Der Gründonnerstag und Charfreitag, an welchen die katholische Kirche Alles aufbietet, um durch Feierlichkeit und Seltsamkeit der Ceremonien auf das Gemüth der Gläubigen zu wirken, da in schwarzbehangener Kirche keine Glocke klingt und keine Kerze brennt, außer den matten Lichtern am Grabe des Erlösers — sie ließen Reinhold ganz aufgehen in seinem Berufe, und er amtirte, soweit ihm gestattet, an der Seite des greisen Pfarrers.
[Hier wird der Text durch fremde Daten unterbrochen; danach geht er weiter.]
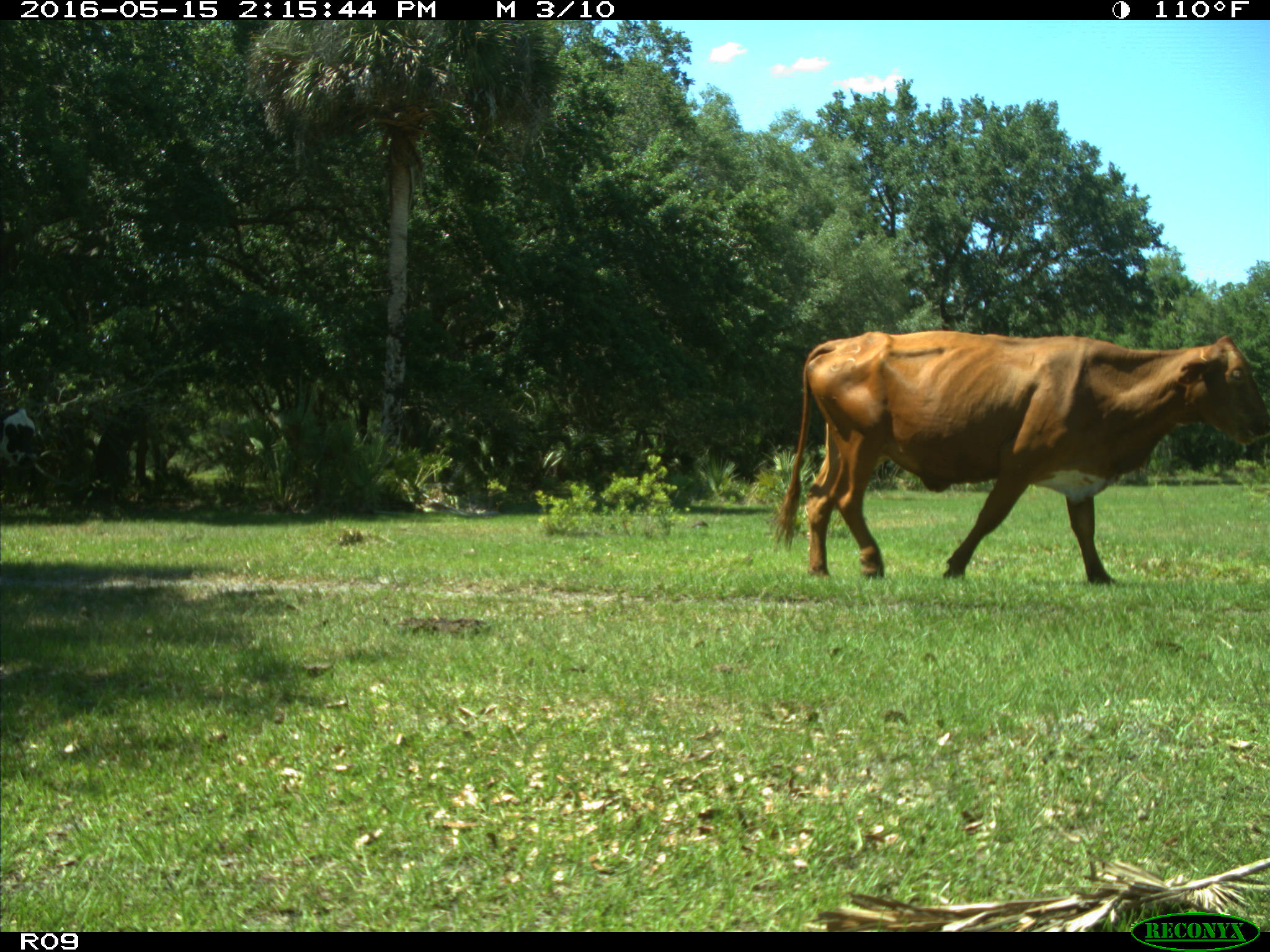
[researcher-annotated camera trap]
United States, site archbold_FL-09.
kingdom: Animalia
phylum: Chordata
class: Mammalia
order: Artiodactyla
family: Bovidae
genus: Bos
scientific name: Bos taurus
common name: domestic cow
Bos taurus (domestic cow).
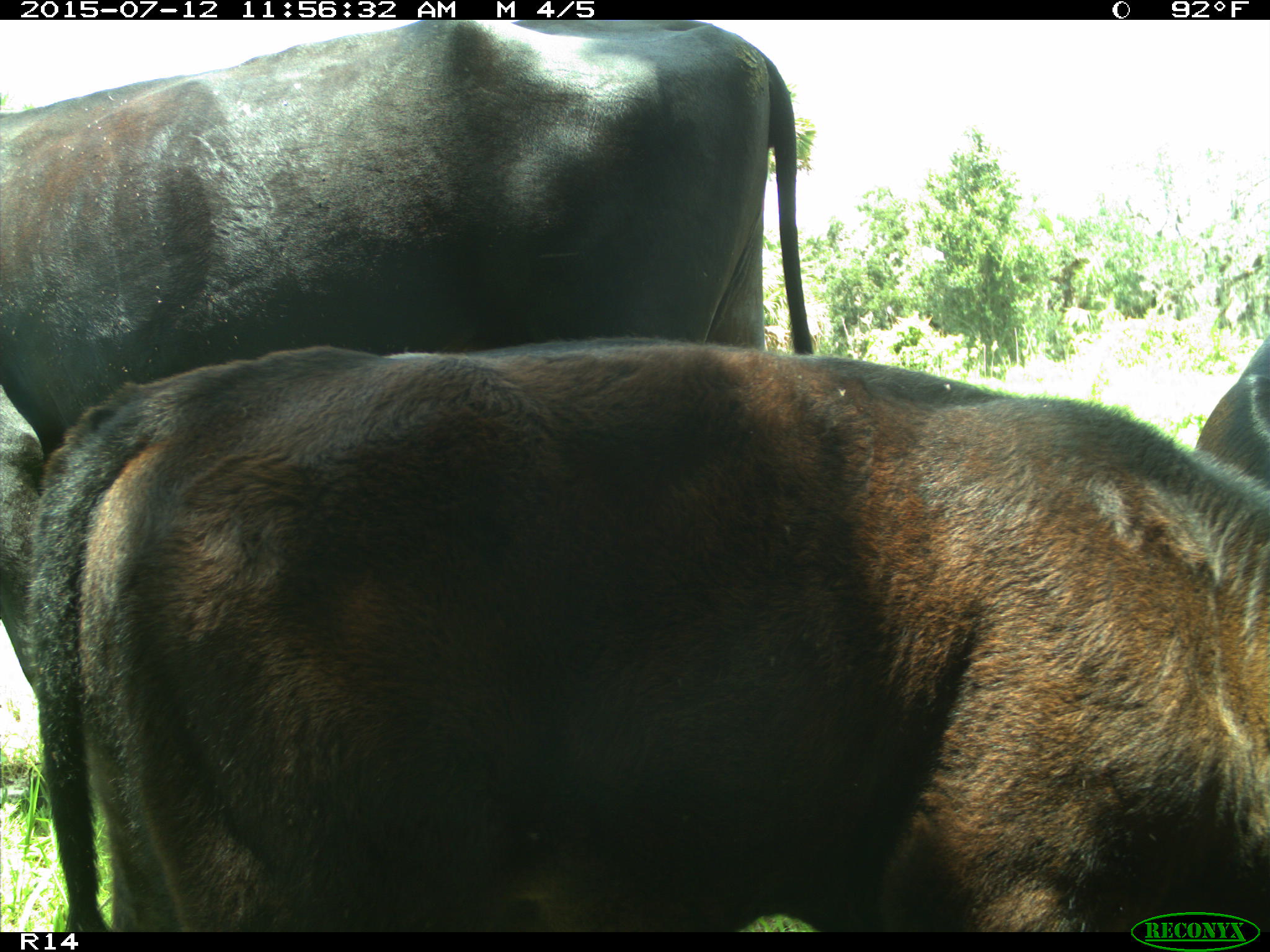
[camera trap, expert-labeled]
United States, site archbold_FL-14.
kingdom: Animalia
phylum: Chordata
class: Mammalia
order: Artiodactyla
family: Bovidae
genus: Bos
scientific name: Bos taurus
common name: domestic cow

Es war am stillen Freitag, Nachmittag in der vierten Stunde. Der Himmel war trübe, und feiner Regen sprühte nieder — das Städtchen war still, todtenstill. Da kam das Dienstmädchen aus der Pfarrei mit verweinten Augen und schluchzte es mehr heraus, als sie es sprach:

„Der Herr Pfarrer ist todt.“

Reinhold sprang entsetzt von seinem Sitze auf; er glaubte nicht recht gehört zu haben; er war bis vor Tische mit dem väterlichen Freunde zusammen gewesen — aber es war bittere, ernste Wahrheit: ein Schlagfluß hatte dem theuren Leben ein plötzliches Ende gemacht; um die dritte Stunde Nachmittags war er entschlafen.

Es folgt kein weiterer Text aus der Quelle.